I know this to be the absolute truth. God is love. God is present in the small things, present in these diligent acts that we have grown so accustomed to. He is in the borrowed pencil, the one that was your classmate's favorite, the one they lent to you for the day, and never saw again. He is in the orange juice that your friend never drinks, that you always somehow end up with on your tray at lunch. You love orange juice. He is in the sticky note on your desk, the one marked with a smiley face in unfamiliar handwriting. Maybe it wasn't meant for you, but you saw it anyway, and you smiled, too. He is also in the Sharpie-d handwriting on the school bathroom's walls. Some of the words written there are not entirely appropriate, but there, in the corner of your favorite stall, there is a little note you haven't seen before, which reads: "You've got this." Because you do. He is in the hallway conversations with teachers you haven't had in class, but that talk to you anyways, that give you compliments on your shoes or your hair when you don't feel attractive, when you almost didn't get out of your bed just a few hours before. He is in the smile, the smile you need to see first thing in the morning after a rough night at the hospital, hoping and praying that the person that you will always miss is now safe in his arms. He is in the knowing and the unknowing, the intentional and the instinctual acts of kindness that are planted throughout our lives by the people we see every day and people we will never see again. 

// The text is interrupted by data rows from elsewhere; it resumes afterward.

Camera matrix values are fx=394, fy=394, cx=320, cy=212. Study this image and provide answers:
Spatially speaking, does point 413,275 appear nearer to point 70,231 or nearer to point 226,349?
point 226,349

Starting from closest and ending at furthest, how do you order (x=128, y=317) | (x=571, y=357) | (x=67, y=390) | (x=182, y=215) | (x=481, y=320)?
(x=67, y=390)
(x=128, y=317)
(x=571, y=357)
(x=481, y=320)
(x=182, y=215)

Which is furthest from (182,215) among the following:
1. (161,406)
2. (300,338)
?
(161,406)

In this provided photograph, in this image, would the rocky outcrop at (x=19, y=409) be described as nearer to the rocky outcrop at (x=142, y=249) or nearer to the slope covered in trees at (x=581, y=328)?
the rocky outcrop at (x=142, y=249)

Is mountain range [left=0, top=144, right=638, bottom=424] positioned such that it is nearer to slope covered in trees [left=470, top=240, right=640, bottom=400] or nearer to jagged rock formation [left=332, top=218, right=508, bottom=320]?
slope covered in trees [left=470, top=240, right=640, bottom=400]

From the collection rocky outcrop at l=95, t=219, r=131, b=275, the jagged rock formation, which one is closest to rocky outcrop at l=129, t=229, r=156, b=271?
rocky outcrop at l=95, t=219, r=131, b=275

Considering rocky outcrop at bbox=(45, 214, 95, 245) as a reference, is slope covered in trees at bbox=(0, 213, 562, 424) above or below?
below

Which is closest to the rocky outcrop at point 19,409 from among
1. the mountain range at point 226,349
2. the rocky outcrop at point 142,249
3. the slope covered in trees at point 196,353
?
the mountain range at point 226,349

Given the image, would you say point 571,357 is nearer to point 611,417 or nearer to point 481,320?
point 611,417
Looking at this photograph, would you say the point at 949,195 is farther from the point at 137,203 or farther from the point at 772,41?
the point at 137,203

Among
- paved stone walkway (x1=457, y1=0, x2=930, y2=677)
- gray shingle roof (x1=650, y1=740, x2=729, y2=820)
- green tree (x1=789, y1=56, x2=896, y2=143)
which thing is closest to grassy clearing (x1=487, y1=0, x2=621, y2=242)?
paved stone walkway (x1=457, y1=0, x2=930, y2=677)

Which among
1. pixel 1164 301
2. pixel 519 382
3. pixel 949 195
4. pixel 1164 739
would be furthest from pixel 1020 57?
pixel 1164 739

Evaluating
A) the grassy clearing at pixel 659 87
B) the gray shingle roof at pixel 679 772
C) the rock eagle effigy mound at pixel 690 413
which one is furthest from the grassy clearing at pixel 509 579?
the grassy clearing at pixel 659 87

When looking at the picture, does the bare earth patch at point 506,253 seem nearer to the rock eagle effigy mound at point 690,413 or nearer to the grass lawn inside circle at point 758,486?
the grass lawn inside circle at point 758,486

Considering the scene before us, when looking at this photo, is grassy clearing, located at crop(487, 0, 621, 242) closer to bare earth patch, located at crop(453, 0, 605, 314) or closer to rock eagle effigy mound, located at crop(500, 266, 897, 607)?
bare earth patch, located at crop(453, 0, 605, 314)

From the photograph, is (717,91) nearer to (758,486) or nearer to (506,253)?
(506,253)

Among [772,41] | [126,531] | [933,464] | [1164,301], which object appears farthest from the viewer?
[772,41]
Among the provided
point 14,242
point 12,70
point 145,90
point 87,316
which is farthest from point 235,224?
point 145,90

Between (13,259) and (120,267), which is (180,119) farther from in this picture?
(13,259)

My grandfather understood this better than anyone I have ever known. He knew how to give love freely, how to show it quietly, without decoration or dramatics. He never made big declarations of love or grand gestures of kindness, at least not any that I was aware of. But the things he did, well, they felt big when he did them. He didn't give love for himself. He never gave it to look good or to be something he was not. True love, as he knew, is small, consistent, and individualized. It exists to be passed on from one person to the next, to anchor us to each other, and to the world we live in. My grandfather gave each member of his family a word of advice before he passed. Each person had a specific message, a role to fulfill. He gave us a task and a call to action. The one thing he made clear to all of us, the thing that remained constant throughout his farewells, was this: Put God first. He is with me tonight, in my mother's beautiful smile, in my brother's green eyes, in my words and in my heart, and his wisdom remains true. So, to everyone listening, focus on God. Focus on love. Love those around you, see love when it is given, and appreciate it. Love is patient, love is kind. It is everywhere if you just look for it. If you focus on love, if you focus on God, then you can get through this transitional period, this transformation we have only just begun, from childhood to our teenage years, and now to our young adulthood, through any struggle, any joy, any high or low. Without God, we cannot make it through life. Only through love, only through Jesus' ultimate act of love at Calvary, can we live, live fully and eternally. We must not forget that love has never been so freely given as it was on that cross two thousand years ago, on that first truly good Friday. And, with that, I say: go, fellow graduates, Class of 2025, go and love. Love, and be loved.